Уже в середине двадцатого века грянула сексуальная революция, появились бикини и мини-юбки, потом женщины вообще решили загорать топлесс, и общество с восторгом приняло это новшество. Особенно нравилось оно самим женщинам. Затем появились нудистские пляжи, даже нудистские рестораны в центральных городах Европы. А совместное купание в саунах немецких городов было настолько привычным, что уже сделалось обычным явлением и никого не волновало, кроме туристов из Восточной Европы. Очевидно, Стивен понимал это лучше других, и поэтому его предложение, сделанное немцам или датчанам, не вызвало бы никаких особых чувств. Обычная водная процедура, к которой все привыкли, как к купанию в море или в бассейне. Но граждане бывшего Союза все еще непривычны к подобным экзотическим кульбитам...»
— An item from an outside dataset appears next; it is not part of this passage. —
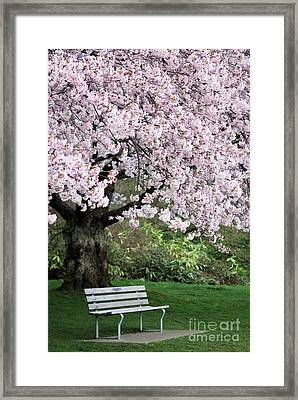 Framed Print featuring the photograph Have A Seat by Victor K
Первыми вниз пошли Стивен Харт и его супруга. Они держались за руки, спускаясь по лестнице. Аманда была в ярко-красном купальном костюме с глубокими вырезами на груди и на спине. Поверх она накинула розовое парео. Стивен был в плавках, доходивших почти до колен, и цветастой рубашке. Сандалии он не надел, спускаясь босиком.

Через несколько минут появились Автандил Нарсия и его спутница. Изольда шла позади, словно подчиняясь воле своего партнера. Они не разговаривали и даже не смотрели друг на друга. Автандил мрачно кивнул Артуру Бэкману, тот помахал ему рукой. Изольда прошла мимо, даже не поздоровавшись, как раз в тот момент, когда Глория была у другой стенки бассейна. Они спускались вниз, и расстояние между ними все время увеличивалось.

– Что ты там делаешь? – поинтересовалась Джил, выходя на балкон. – Тебе интересно смотреть, как плавают Артур и Глория? Это даже неприлично – следить за ними отсюда.

– Я смотрю не на них, а на лестницу, – пояснил он, – мне интересно посмотреть, кто пойдет в сауну.

– В такую жару – и в сауну, – пожала плечами Джил, – у них сегодня не останется сил на ужин. Не понимаю удовольствия от этой процедуры в такую погоду.

– Ты же слышала, что там есть бассейн с холодной водой. Они могут в нем остужаться, – напомнил Дронго.

– Им это понадобится, – кивнула Джил, – остудить свои головы, чтобы не забивать их подобной чушью. – Она повернулась и вошла в комнату.

На часах было три минуты третьего. Он посмотрел на площадку. Артур делал вид, что загорает, надев очки и устроившись таким образом, чтобы видеть всех проходивших мимо него. Глория поднялась и легла под тент, чтобы не обгореть на солнце. Дронго подумал, что, возможно, больше никто не спустится вниз. И увидел, как из дома вышли Снежана Николаевна и хозяйка виллы, обе в легких светлых платьях. Дронго был абсолютно уверен, что они остановятся около бассейна. Но они подошли к Артуру Бэкману, поздоровались с ним и пошли дальше. Дронго изумленно смотрел, как обе женщины спускались вниз по лестнице. У него еще оставались смутные сомнения, что они не войдут в этот домик с сауной на берегу, а отправятся сразу на пляж. Но они повернули именно к домику.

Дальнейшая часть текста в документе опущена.